I went into Symphony No. 42 not knowing what it would be like. Watching it without any aforementioned synopsis or detail was an especially surprising experience. I highly suggest you do the same.
But if you want to know more, read on.
Réka Bucsi got me all kinds of excited as the film opened with her colorful 2D storybook style. It felt like I was going to watch a cartoon from my childhood or a heartwarming animated short.
I was completely wrong.
Described as “exploring the relationship between humans and nature,” Symphony No. 42 is an animated short not in the vein of South Park, Happy Tree Friends, or even Ren & Stimpy, but something much more pensive and edgy. Between every shot there is a hint of narrative that teases the viewer into wondering if all the vignettes could be intertwined, or if that’s something we’re imagining. Though the scenes seem nonsensical, every detail in every sequence is deliberate and complex. After my second viewing, I started to notice that the vignettes follow a very loose formula: one part nature, one part human, one part animal and one part surreal.

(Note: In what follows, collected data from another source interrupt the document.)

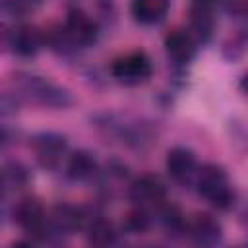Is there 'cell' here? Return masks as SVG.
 <instances>
[{
  "label": "cell",
  "instance_id": "6da1fadb",
  "mask_svg": "<svg viewBox=\"0 0 248 248\" xmlns=\"http://www.w3.org/2000/svg\"><path fill=\"white\" fill-rule=\"evenodd\" d=\"M198 192L219 209H227L234 203V190L229 182V176L215 165H207L200 170Z\"/></svg>",
  "mask_w": 248,
  "mask_h": 248
},
{
  "label": "cell",
  "instance_id": "7a4b0ae2",
  "mask_svg": "<svg viewBox=\"0 0 248 248\" xmlns=\"http://www.w3.org/2000/svg\"><path fill=\"white\" fill-rule=\"evenodd\" d=\"M110 72L124 85H138L151 76V60L143 52H130L114 60Z\"/></svg>",
  "mask_w": 248,
  "mask_h": 248
},
{
  "label": "cell",
  "instance_id": "3957f363",
  "mask_svg": "<svg viewBox=\"0 0 248 248\" xmlns=\"http://www.w3.org/2000/svg\"><path fill=\"white\" fill-rule=\"evenodd\" d=\"M14 215H16V221L19 223V227L25 229L33 236H46L50 232L48 217L45 215V209L37 200H31V198L21 200L16 205Z\"/></svg>",
  "mask_w": 248,
  "mask_h": 248
},
{
  "label": "cell",
  "instance_id": "277c9868",
  "mask_svg": "<svg viewBox=\"0 0 248 248\" xmlns=\"http://www.w3.org/2000/svg\"><path fill=\"white\" fill-rule=\"evenodd\" d=\"M23 91L27 93L29 99H33L41 105H48V107H64L70 101V97L64 89H60L54 83H50L43 78H37V76H27L23 79Z\"/></svg>",
  "mask_w": 248,
  "mask_h": 248
},
{
  "label": "cell",
  "instance_id": "5b68a950",
  "mask_svg": "<svg viewBox=\"0 0 248 248\" xmlns=\"http://www.w3.org/2000/svg\"><path fill=\"white\" fill-rule=\"evenodd\" d=\"M97 23L83 12L72 10L66 17L64 37L76 46H87L97 39Z\"/></svg>",
  "mask_w": 248,
  "mask_h": 248
},
{
  "label": "cell",
  "instance_id": "8992f818",
  "mask_svg": "<svg viewBox=\"0 0 248 248\" xmlns=\"http://www.w3.org/2000/svg\"><path fill=\"white\" fill-rule=\"evenodd\" d=\"M165 196L167 190L157 176H141L130 186V200L141 209L161 205L165 202Z\"/></svg>",
  "mask_w": 248,
  "mask_h": 248
},
{
  "label": "cell",
  "instance_id": "52a82bcc",
  "mask_svg": "<svg viewBox=\"0 0 248 248\" xmlns=\"http://www.w3.org/2000/svg\"><path fill=\"white\" fill-rule=\"evenodd\" d=\"M167 170L169 174L178 180V182H184V180H190L196 172V157L190 149L186 147H174L167 153Z\"/></svg>",
  "mask_w": 248,
  "mask_h": 248
},
{
  "label": "cell",
  "instance_id": "ba28073f",
  "mask_svg": "<svg viewBox=\"0 0 248 248\" xmlns=\"http://www.w3.org/2000/svg\"><path fill=\"white\" fill-rule=\"evenodd\" d=\"M66 153V140L56 134H46L37 141V157L43 167L54 169Z\"/></svg>",
  "mask_w": 248,
  "mask_h": 248
},
{
  "label": "cell",
  "instance_id": "9c48e42d",
  "mask_svg": "<svg viewBox=\"0 0 248 248\" xmlns=\"http://www.w3.org/2000/svg\"><path fill=\"white\" fill-rule=\"evenodd\" d=\"M83 225V215L79 209L72 207V205H58L52 209L50 217H48V229L50 232H74L76 229H79Z\"/></svg>",
  "mask_w": 248,
  "mask_h": 248
},
{
  "label": "cell",
  "instance_id": "30bf717a",
  "mask_svg": "<svg viewBox=\"0 0 248 248\" xmlns=\"http://www.w3.org/2000/svg\"><path fill=\"white\" fill-rule=\"evenodd\" d=\"M188 231H190L192 238L203 246H211V244L219 242V238H221V225L207 213L196 215L192 219V223L188 225Z\"/></svg>",
  "mask_w": 248,
  "mask_h": 248
},
{
  "label": "cell",
  "instance_id": "8fae6325",
  "mask_svg": "<svg viewBox=\"0 0 248 248\" xmlns=\"http://www.w3.org/2000/svg\"><path fill=\"white\" fill-rule=\"evenodd\" d=\"M10 48L21 56H33L41 48V33L29 25L16 27L10 31Z\"/></svg>",
  "mask_w": 248,
  "mask_h": 248
},
{
  "label": "cell",
  "instance_id": "7c38bea8",
  "mask_svg": "<svg viewBox=\"0 0 248 248\" xmlns=\"http://www.w3.org/2000/svg\"><path fill=\"white\" fill-rule=\"evenodd\" d=\"M165 50H167L170 60H174L178 64H184V62L192 60V56L196 52V45H194V39L188 33L174 31L165 39Z\"/></svg>",
  "mask_w": 248,
  "mask_h": 248
},
{
  "label": "cell",
  "instance_id": "4fadbf2b",
  "mask_svg": "<svg viewBox=\"0 0 248 248\" xmlns=\"http://www.w3.org/2000/svg\"><path fill=\"white\" fill-rule=\"evenodd\" d=\"M169 12V0H132V16L145 25L161 21Z\"/></svg>",
  "mask_w": 248,
  "mask_h": 248
},
{
  "label": "cell",
  "instance_id": "5bb4252c",
  "mask_svg": "<svg viewBox=\"0 0 248 248\" xmlns=\"http://www.w3.org/2000/svg\"><path fill=\"white\" fill-rule=\"evenodd\" d=\"M68 176L74 180H87L97 170V161L89 151H76L68 159Z\"/></svg>",
  "mask_w": 248,
  "mask_h": 248
},
{
  "label": "cell",
  "instance_id": "9a60e30c",
  "mask_svg": "<svg viewBox=\"0 0 248 248\" xmlns=\"http://www.w3.org/2000/svg\"><path fill=\"white\" fill-rule=\"evenodd\" d=\"M87 240L97 246H108V244H114L116 232H114L112 225L107 223L105 219H95L87 227Z\"/></svg>",
  "mask_w": 248,
  "mask_h": 248
},
{
  "label": "cell",
  "instance_id": "2e32d148",
  "mask_svg": "<svg viewBox=\"0 0 248 248\" xmlns=\"http://www.w3.org/2000/svg\"><path fill=\"white\" fill-rule=\"evenodd\" d=\"M192 27H194V31H196L202 39H207V37L211 35V31H213L211 10L194 6V10H192Z\"/></svg>",
  "mask_w": 248,
  "mask_h": 248
},
{
  "label": "cell",
  "instance_id": "e0dca14e",
  "mask_svg": "<svg viewBox=\"0 0 248 248\" xmlns=\"http://www.w3.org/2000/svg\"><path fill=\"white\" fill-rule=\"evenodd\" d=\"M128 227L134 231V232H141V231H145L147 229V225H149V219H147V215H145V211L140 207L138 211H134V213H130L128 215Z\"/></svg>",
  "mask_w": 248,
  "mask_h": 248
},
{
  "label": "cell",
  "instance_id": "ac0fdd59",
  "mask_svg": "<svg viewBox=\"0 0 248 248\" xmlns=\"http://www.w3.org/2000/svg\"><path fill=\"white\" fill-rule=\"evenodd\" d=\"M10 31H12V29H8L6 25L0 23V48L10 46Z\"/></svg>",
  "mask_w": 248,
  "mask_h": 248
},
{
  "label": "cell",
  "instance_id": "d6986e66",
  "mask_svg": "<svg viewBox=\"0 0 248 248\" xmlns=\"http://www.w3.org/2000/svg\"><path fill=\"white\" fill-rule=\"evenodd\" d=\"M219 0H194V6H200V8H207V10H213V6L217 4Z\"/></svg>",
  "mask_w": 248,
  "mask_h": 248
},
{
  "label": "cell",
  "instance_id": "ffe728a7",
  "mask_svg": "<svg viewBox=\"0 0 248 248\" xmlns=\"http://www.w3.org/2000/svg\"><path fill=\"white\" fill-rule=\"evenodd\" d=\"M2 143H4V134L0 132V147H2Z\"/></svg>",
  "mask_w": 248,
  "mask_h": 248
}]
</instances>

Busci paces the film brilliantly. It starts slowly, then builds momentum through cuts and clever sound design. The animation is simple, graphic, familiar and pleasant, though the content isn’t. Though it’s violent, there is a lack of blood. Slightly anthropomorphic foxes commit suicide, llamas wearing cat masks ride bikes, and someone resembling Margot Tenenbaum cries with a monkey. I can’t keep describing the visuals in this film without giving away the best parts, and it doesn’t do it any justice.
I can only describe Symphony No. 42 as the conundrum that it is: modern and satirical, but also classic and familiar. In its less-than-ten-minute run time, it packs social commentary and visual delights in a colorful yet dark short film.